Каждый раз, когда мы с мамой стучимся в старую калитку и входим во дворик, бормоча приветствия в ответ на поклоны и вопросы хозяев, а потом вот так сидим на суфе за дастарханом, во мне словно просыпается что-то. Давнее, забытое. И я начинаю придумывать, что была у меня когда-то другая жизнь. Здесь, вот под этой крышей, я родилась — а вовсе не в городском роддоме номер два — и по этой улочке бегала, мотая двадцатью своими косичками, а мимо, пыля, текло стадо, сворачивали к своим дворам бородатые сообразительные козы и шарахались из конца в конец улочки, соря катыхами и жалобно крича, заблудившиеся глупые бараны. И так же пахло дымом и молоком и далеко разносился тягучий зов: «Апа-ю-ю! Уилга бори-и-инг!»
Но нет, мама зовет меня не так — коротко и требовательно: «Ли-на! До-мой!»
… Нынешний путь увел нас за городскую черту, к полям. Мы идем босиком, по щиколотку в каленой пыли. Мимо кукурузы. Мимо спелого клевера второго урожая. Мимо непривычных для глаза лопушистых табаков, идущих на солдатскую махорку. Мимо прополотой, буйно рванувшейся в рост светло-зеленой ботвы сахарной свеклы. Что бы мы стали делать, если б за годы войны не научились ее выращивать? Теперь у нас собственный сахар — желтый и влажный, а главное, черная сахарная патока. Да и так просто нет ничего вкуснее зимой, чем вынутые мамой из казана теплые свекольные паренки…
Но больше всего на полях хлопка.
Зеленые его полосы начинались от горизонта, из одной точки, и оттуда же изливалась в междурядья перламутровая вода.
На кустах еще белели цветы, похожие на мальву. Я раздвинула пыльные ветки ближнего от дороги куста. Из черноватой гущины остриями пик в меня нацелились коробочки. Я сорвала одну, зеленую, лаковую, расцепила створки: внутри сидело четыре белых чесночных зубчика.
Отцветут на хлопчатнике одни цветы, а там протиснутся из коробочек и пойдут пушиться новые… «Лепестки» такого цветка забираешь в кончики пальцев и пальцами ощущаешь звук — словно бы вздох облегчения, с которым коробочка отдает выпестованный и неподвластный ей больше груз…

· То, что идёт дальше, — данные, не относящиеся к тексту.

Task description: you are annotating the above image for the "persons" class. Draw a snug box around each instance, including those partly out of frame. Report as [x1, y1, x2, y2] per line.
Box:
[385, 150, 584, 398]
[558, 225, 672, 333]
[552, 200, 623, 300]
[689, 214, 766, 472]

Придет срок, и все мы — я вместе со школой, и мамин музей от директора до вахтерши, и бабушкины детдомовцы с воспитателями — будем каждое воскресенье уезжать на хлопок.
Будем мчаться в кузове грузовика мимо жестяно звенящих крон тутовников и карагачей, гремя залихватской песней:
Протрубили трубачи тревогу,
Всем по форме к бою снаряжен,
Собирался в дальнюю доро-о-огу
Комсомольский сводный батальон…
Будем поначалу таскать с белых полей к весам тяжелые фартуки спелого хлопка, потом скучно обирать застрявшие ощипки, потом — по холоду и под дождем — сражаться с колючими нераскрывшимися коробочками.